» **How to complete this task**
Starting at the line that holds "It is uninfected.", set down each line through the end of the listing, exactly as written and with nothing added.

» **Supplied information**

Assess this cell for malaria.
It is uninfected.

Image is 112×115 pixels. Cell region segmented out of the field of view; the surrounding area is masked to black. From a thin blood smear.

» **Solution**
It is uninfected.

Image is 112×115 pixels. Cell region segmented out of the field of view; the surrounding area is masked to black. From a thin blood smear.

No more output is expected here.